The biggest concern that parents are having recently is about their teenagers using so much of their time watching television or in front of computers (or mobile devices). Most healthcare and psychologists agree that kids between the ages of 12 and 15 should not be spending more than two hours daily with their devices.
Many healthcare providers are quite concerned about this because lifestyle challenges such as obesity, high cholesterol levels, as well as high blood pressure are all associated with spending longer times in front of computers or watching televisions. If not monitored such symptoms and behaviors can be carried along into adulthood by the growing youths. The NCHS (National Center for Health Statistics) just produced the results of a 2012 research done by NHANES (National Health and Nutrition Survey) and NYFS (National Youth Fitness Survey) and here are some interesting results.
Watching TV and Using Computers Daily
It is reported that at least up to 98.5% of youths are sitting in front of television screens on a daily basis, and slightly more than 91% are said to be daily users of computers in the last month. A good number of teenagers were spending within the two hours in a day, however at least 35% of them stayed engaged for over two hours. Nearly one-third of the survey participants were reported to have spent less than one hour in front of their screens.
Hispanic and Race origin less or a maximum two hours daily screen time
NHANES (National Health and Nutrition Survey) and NYFS (National Youth Fitness Survey) established that youngsters that could have stayed for less than or at least two hours before a screen largely were found to be those using a computer. Hispanic and white teenagers were established to be watching two hours of television or less while teenagers of black origin spent more time. Hispanic and white teens spent almost equivalent time watching TV or working on computers.
Weight status and 2 hours of screen viewing
A majority of overweight and obese teenagers do not meet the requisite two hours recommended time for spending time in front of any type of screen. The obese ones that accounted for 17% could not pass the test of the recommended time of watching television compared to youngsters who had no weight problems. It was also established that when it comes to working on computers, the youth spent an almost equal amount of time.

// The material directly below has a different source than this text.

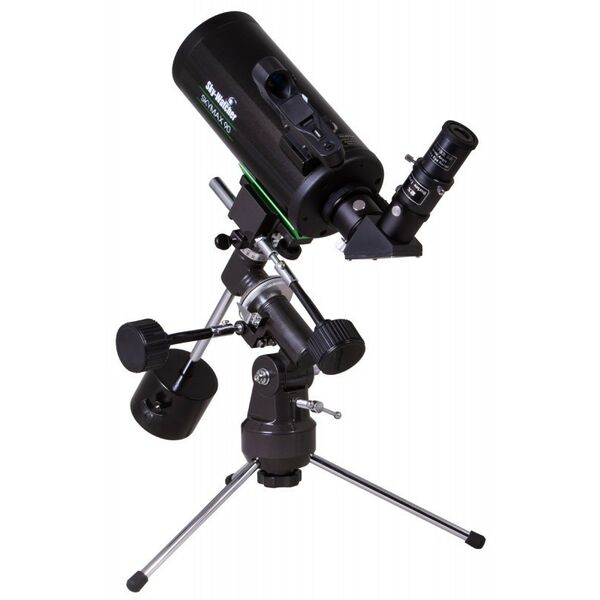 Телескопы: Телескоп настольный Sky-Watcher SKYMAX BK MAK90EQ1 фотографии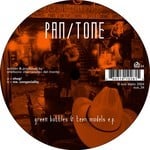 cover: Pan|Tone - Green Bottles Models EP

NCHS captured data also established that in the US alone, a majority of teens between years 12 to 15 used computers on a daily basis and watching TV doesn’t fall behind. Viewing time was different for teenagers with different background, race and ethnicity. The ratio of black non-Hispanic teenagers who watch TV two hours or less daily was lower compared to Hispanic and White non-Hispanic teenagers.
Increase in weight was accompanied by a decrease in television watching or computer use. Percentage of the young who went beyond the recommended two hours viewing time is very high although a majority of teens aged between 12 and 15 were well within the limit. There are serious symptoms associated with too much time spent in front of the screen and the behaviors developed at a young tender age are likely to upset the well-being of the young in the US as they become adults.
Sam Miller, a teen therapist and counselor, suggests that it is important for parents to take the time to explain the cause and effects of how screen time can affect their children. Unfortunately, because so many parents are too busy to do so, many kids are going unchecked as they use their device to fight off boredom.